#### Input rows

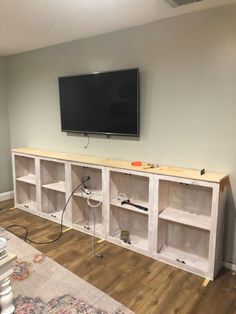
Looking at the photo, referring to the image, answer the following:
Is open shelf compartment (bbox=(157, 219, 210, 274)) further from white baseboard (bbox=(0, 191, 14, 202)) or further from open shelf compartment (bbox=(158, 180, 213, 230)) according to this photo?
white baseboard (bbox=(0, 191, 14, 202))

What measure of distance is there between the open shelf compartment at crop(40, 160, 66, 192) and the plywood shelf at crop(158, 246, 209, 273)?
62.6 inches

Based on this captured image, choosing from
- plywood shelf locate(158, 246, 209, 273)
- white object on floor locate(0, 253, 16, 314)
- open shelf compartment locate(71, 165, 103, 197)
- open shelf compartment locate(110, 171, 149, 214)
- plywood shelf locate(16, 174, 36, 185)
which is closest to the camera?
white object on floor locate(0, 253, 16, 314)

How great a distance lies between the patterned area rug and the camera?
1994 mm

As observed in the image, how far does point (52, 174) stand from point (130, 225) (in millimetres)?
1406

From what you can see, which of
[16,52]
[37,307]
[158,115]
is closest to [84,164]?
[158,115]

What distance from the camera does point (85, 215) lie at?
3.49m

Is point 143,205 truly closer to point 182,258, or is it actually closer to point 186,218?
point 186,218

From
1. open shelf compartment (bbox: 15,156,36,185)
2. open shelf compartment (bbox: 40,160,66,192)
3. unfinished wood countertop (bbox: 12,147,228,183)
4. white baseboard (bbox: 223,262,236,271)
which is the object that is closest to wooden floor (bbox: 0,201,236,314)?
white baseboard (bbox: 223,262,236,271)

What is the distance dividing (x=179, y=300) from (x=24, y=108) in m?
3.45

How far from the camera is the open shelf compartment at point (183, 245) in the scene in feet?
8.29

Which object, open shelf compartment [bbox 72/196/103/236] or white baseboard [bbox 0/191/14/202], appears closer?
open shelf compartment [bbox 72/196/103/236]

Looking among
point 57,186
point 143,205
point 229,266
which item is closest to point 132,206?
point 143,205

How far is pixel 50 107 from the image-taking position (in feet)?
12.5

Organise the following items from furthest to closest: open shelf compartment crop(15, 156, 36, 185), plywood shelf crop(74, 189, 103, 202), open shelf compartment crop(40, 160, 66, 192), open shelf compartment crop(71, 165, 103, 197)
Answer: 1. open shelf compartment crop(15, 156, 36, 185)
2. open shelf compartment crop(40, 160, 66, 192)
3. open shelf compartment crop(71, 165, 103, 197)
4. plywood shelf crop(74, 189, 103, 202)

########

Stated problem:
Rewrite every row above, swapping "unfinished wood countertop" for "bare wood countertop" and changing nothing else. Leave the pictures out of your answer.

Result below:
Looking at the photo, referring to the image, answer the following:
Is open shelf compartment (bbox=(157, 219, 210, 274)) further from white baseboard (bbox=(0, 191, 14, 202)) or further from open shelf compartment (bbox=(158, 180, 213, 230)) according to this photo?
white baseboard (bbox=(0, 191, 14, 202))

What measure of distance is there between the open shelf compartment at crop(40, 160, 66, 192) and the plywood shelf at crop(158, 246, 209, 273)?
62.6 inches

Based on this captured image, choosing from
- plywood shelf locate(158, 246, 209, 273)
- white object on floor locate(0, 253, 16, 314)
- open shelf compartment locate(71, 165, 103, 197)
- open shelf compartment locate(110, 171, 149, 214)
- plywood shelf locate(16, 174, 36, 185)
which is closest to the camera?
white object on floor locate(0, 253, 16, 314)

How great a distance lies between the patterned area rug and the camera?
1994 mm

As observed in the image, how far does point (52, 174) stand from point (130, 225) (in millimetres)?
1406

From what you can see, which of
[16,52]
[37,307]
[158,115]
is closest to [84,164]?
[158,115]

What distance from the camera does point (85, 215) lie at?
3.49m

Is point 143,205 truly closer to point 182,258, or is it actually closer to point 186,218?
point 186,218

From
1. open shelf compartment (bbox: 15,156,36,185)
2. open shelf compartment (bbox: 40,160,66,192)
3. bare wood countertop (bbox: 12,147,228,183)
4. white baseboard (bbox: 223,262,236,271)
which is the object that is closest to wooden floor (bbox: 0,201,236,314)?
white baseboard (bbox: 223,262,236,271)

What is the distance dividing (x=179, y=300) from (x=24, y=108) in m?
3.45

How far from the camera is the open shelf compartment at point (183, 245) in the scene in feet?
8.29

Which object, open shelf compartment [bbox 72/196/103/236] or white baseboard [bbox 0/191/14/202], appears closer?
open shelf compartment [bbox 72/196/103/236]

Looking among
point 57,186
point 143,205
point 229,266
which item is closest to point 132,206?
point 143,205

How far is pixel 50 107 from the image-taking position (in feet)?
12.5

Organise the following items from furthest to closest: open shelf compartment crop(15, 156, 36, 185), plywood shelf crop(74, 189, 103, 202), open shelf compartment crop(40, 160, 66, 192), open shelf compartment crop(71, 165, 103, 197)
Answer: 1. open shelf compartment crop(15, 156, 36, 185)
2. open shelf compartment crop(40, 160, 66, 192)
3. open shelf compartment crop(71, 165, 103, 197)
4. plywood shelf crop(74, 189, 103, 202)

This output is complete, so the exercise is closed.